• [MATERIAL SUPPLIED]:
■ ■ ■ ■ ■ ■ ■
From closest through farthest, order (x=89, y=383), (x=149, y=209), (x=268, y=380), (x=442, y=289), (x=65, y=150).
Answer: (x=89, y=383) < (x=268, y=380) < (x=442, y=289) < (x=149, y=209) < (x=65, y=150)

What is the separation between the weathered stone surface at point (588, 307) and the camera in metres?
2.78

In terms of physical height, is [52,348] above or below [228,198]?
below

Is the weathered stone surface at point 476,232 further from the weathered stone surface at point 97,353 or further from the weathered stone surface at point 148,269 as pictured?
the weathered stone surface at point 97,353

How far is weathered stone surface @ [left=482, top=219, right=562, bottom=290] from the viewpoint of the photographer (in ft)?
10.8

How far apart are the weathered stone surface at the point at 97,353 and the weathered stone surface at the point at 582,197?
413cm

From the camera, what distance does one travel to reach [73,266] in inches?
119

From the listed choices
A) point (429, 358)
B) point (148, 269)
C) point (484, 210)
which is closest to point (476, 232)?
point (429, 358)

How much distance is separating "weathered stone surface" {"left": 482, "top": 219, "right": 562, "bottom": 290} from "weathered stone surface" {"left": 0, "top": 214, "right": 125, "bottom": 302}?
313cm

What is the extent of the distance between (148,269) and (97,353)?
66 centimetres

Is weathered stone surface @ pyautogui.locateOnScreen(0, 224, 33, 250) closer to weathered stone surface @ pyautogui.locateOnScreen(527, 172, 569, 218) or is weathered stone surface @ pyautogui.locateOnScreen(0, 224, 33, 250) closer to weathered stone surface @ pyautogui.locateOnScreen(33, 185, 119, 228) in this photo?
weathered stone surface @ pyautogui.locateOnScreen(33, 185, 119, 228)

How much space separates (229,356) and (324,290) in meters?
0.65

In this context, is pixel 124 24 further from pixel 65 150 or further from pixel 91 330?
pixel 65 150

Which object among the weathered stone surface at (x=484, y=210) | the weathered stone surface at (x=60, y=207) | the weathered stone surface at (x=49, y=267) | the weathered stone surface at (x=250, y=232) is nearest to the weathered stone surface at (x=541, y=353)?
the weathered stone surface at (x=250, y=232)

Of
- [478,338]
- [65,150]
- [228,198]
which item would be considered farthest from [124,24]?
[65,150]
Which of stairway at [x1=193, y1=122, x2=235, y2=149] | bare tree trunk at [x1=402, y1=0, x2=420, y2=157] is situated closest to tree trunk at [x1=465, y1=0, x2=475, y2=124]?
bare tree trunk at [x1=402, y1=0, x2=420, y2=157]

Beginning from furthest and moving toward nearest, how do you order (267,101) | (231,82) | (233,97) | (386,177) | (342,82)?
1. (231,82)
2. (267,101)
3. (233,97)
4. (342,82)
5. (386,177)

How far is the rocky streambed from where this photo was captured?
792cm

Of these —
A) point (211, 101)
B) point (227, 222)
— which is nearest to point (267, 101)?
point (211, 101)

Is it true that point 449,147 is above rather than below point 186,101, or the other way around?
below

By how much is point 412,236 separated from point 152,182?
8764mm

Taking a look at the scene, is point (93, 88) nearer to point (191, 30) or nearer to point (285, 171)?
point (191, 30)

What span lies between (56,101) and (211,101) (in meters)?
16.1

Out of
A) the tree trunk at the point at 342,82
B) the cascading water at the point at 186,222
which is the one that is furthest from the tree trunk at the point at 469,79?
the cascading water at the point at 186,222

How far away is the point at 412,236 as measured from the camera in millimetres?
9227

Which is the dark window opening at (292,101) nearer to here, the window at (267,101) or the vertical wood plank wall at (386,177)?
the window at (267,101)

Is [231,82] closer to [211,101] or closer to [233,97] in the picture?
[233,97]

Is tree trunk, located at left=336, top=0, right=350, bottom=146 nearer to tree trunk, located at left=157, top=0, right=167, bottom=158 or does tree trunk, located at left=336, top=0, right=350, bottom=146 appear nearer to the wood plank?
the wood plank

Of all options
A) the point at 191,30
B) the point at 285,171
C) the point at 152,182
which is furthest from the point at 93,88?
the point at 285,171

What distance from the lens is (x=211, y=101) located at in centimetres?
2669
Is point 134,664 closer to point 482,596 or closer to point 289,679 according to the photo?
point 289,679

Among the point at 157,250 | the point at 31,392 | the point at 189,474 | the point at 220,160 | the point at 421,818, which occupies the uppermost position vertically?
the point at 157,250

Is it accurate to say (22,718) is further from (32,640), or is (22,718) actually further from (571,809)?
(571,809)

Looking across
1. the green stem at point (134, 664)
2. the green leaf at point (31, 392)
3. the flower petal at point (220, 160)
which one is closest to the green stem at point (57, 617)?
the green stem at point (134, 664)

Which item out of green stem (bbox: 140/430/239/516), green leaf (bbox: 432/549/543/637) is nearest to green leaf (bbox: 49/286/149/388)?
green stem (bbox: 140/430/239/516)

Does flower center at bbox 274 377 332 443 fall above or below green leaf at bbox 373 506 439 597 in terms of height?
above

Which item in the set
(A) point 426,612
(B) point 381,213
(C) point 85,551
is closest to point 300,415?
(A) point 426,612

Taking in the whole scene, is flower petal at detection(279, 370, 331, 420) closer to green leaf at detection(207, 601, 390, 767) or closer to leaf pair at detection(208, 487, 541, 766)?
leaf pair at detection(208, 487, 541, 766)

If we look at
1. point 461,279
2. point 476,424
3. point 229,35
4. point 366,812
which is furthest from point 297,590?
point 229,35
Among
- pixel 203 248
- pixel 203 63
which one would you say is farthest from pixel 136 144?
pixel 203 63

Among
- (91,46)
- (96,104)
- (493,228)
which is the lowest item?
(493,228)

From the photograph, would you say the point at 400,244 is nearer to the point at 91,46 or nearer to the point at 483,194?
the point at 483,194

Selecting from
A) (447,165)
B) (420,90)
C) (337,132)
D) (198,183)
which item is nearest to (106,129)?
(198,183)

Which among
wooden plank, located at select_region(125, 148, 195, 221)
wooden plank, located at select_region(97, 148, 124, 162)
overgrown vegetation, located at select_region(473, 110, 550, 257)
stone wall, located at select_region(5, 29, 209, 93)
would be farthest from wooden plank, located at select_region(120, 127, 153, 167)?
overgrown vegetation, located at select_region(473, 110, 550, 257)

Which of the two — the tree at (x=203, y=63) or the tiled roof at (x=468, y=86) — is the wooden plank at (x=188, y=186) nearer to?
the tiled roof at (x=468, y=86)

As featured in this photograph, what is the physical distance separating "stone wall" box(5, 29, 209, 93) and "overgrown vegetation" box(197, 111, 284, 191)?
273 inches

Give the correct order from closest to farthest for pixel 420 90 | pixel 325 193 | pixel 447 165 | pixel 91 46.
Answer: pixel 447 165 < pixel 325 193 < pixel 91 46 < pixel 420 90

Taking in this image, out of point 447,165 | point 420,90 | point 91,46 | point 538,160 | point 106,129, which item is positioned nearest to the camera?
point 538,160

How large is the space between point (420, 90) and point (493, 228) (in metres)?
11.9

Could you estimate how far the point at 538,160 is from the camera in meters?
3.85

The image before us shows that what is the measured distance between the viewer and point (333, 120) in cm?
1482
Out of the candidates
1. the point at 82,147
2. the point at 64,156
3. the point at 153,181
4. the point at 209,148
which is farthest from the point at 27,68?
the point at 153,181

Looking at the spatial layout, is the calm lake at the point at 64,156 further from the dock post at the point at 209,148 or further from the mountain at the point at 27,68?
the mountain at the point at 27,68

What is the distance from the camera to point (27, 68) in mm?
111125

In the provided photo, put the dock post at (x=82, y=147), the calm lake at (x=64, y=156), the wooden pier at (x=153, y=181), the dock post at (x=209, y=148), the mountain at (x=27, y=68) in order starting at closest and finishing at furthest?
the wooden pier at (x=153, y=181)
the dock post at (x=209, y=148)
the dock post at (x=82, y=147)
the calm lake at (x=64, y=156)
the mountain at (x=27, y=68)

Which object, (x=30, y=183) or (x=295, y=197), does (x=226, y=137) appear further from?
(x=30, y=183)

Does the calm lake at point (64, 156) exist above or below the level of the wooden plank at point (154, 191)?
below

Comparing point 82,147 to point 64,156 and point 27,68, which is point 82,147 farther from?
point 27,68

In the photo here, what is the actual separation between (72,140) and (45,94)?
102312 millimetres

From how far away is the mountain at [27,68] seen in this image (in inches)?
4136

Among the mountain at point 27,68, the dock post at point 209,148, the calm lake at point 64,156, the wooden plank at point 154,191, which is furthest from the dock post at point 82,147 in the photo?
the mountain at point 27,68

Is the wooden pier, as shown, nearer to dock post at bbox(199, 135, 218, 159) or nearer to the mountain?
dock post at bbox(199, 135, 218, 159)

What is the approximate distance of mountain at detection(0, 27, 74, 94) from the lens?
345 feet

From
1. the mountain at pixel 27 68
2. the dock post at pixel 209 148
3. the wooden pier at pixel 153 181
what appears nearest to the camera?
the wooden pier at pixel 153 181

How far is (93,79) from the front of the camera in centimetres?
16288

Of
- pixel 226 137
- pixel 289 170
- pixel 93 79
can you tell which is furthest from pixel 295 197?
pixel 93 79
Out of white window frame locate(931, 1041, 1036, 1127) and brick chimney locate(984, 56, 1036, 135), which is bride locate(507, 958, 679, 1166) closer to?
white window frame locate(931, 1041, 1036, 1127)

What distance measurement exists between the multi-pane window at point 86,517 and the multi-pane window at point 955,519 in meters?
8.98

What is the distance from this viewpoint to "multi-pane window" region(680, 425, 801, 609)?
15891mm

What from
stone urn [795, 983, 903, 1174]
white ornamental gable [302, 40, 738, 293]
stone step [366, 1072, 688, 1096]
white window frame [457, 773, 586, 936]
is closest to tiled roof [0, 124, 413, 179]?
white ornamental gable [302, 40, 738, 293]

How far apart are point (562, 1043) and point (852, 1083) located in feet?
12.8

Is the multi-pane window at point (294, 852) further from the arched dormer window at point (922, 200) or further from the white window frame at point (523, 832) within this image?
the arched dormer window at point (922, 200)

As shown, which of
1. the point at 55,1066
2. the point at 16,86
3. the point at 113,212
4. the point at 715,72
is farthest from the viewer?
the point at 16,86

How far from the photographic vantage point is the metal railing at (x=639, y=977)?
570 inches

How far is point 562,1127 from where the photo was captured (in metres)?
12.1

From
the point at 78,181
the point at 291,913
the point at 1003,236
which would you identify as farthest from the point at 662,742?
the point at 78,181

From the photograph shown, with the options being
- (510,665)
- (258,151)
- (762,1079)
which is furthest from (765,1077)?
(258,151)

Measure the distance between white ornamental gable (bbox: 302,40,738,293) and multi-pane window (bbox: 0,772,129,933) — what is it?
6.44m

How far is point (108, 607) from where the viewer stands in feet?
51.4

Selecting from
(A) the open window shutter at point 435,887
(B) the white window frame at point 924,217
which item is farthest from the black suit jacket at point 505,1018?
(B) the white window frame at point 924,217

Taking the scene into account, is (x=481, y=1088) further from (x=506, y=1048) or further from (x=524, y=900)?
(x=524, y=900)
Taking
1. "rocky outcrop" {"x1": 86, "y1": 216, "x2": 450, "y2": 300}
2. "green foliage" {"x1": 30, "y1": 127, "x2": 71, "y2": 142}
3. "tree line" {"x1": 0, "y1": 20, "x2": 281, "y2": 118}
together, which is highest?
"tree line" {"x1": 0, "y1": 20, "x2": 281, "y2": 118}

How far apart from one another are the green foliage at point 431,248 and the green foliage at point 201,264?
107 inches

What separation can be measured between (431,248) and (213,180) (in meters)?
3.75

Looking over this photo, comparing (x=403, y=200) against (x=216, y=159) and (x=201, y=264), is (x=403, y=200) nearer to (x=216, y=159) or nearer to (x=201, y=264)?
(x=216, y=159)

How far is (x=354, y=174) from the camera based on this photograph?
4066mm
■ ■ ■ ■ ■ ■ ■
• [REQUIRED TASK]: Repeat everything in the items above from the line containing "Which of the" down to the line containing "102312 millimetres", keeping every line exactly as it appears.

• [ANSWER TO THIS EXERCISE]:
Which of the two — the tree at (x=203, y=63) or the tiled roof at (x=468, y=86) — is the wooden plank at (x=188, y=186) nearer to?
the tiled roof at (x=468, y=86)

As featured in this photograph, what is the physical distance separating "stone wall" box(5, 29, 209, 93) and "overgrown vegetation" box(197, 111, 284, 191)?
273 inches

Give the correct order from closest to farthest for pixel 420 90 | pixel 325 193 | pixel 447 165 | pixel 91 46.
Answer: pixel 447 165 < pixel 325 193 < pixel 91 46 < pixel 420 90

Taking in this image, out of point 447,165 | point 420,90 | point 91,46 | point 538,160 | point 106,129, which item is positioned nearest to the camera?
point 538,160

How large is the space between point (420, 90) and point (493, 228) (in metres)?
11.9

Could you estimate how far the point at 538,160 is from the camera in meters?
3.85

The image before us shows that what is the measured distance between the viewer and point (333, 120) in cm?
1482
Out of the candidates
1. the point at 82,147
2. the point at 64,156
3. the point at 153,181
4. the point at 209,148
which is farthest from the point at 27,68?
the point at 153,181

Looking at the spatial layout, is the calm lake at the point at 64,156 further from the dock post at the point at 209,148 or further from the mountain at the point at 27,68?
the mountain at the point at 27,68

What is the distance from the camera to point (27, 68) in mm?
111125

In the provided photo, put the dock post at (x=82, y=147), the calm lake at (x=64, y=156), the wooden pier at (x=153, y=181), the dock post at (x=209, y=148), the mountain at (x=27, y=68) in order starting at closest and finishing at furthest?
the wooden pier at (x=153, y=181)
the dock post at (x=209, y=148)
the dock post at (x=82, y=147)
the calm lake at (x=64, y=156)
the mountain at (x=27, y=68)

Which object, (x=30, y=183) or (x=295, y=197), does (x=226, y=137) appear further from?
(x=30, y=183)

Does the calm lake at point (64, 156) exist above or below the level of the wooden plank at point (154, 191)?
below

Comparing point 82,147 to point 64,156 and point 27,68, which is point 82,147 farther from?
point 27,68

In the photo here, what is the actual separation between (72,140) and (45,94)?
102312 millimetres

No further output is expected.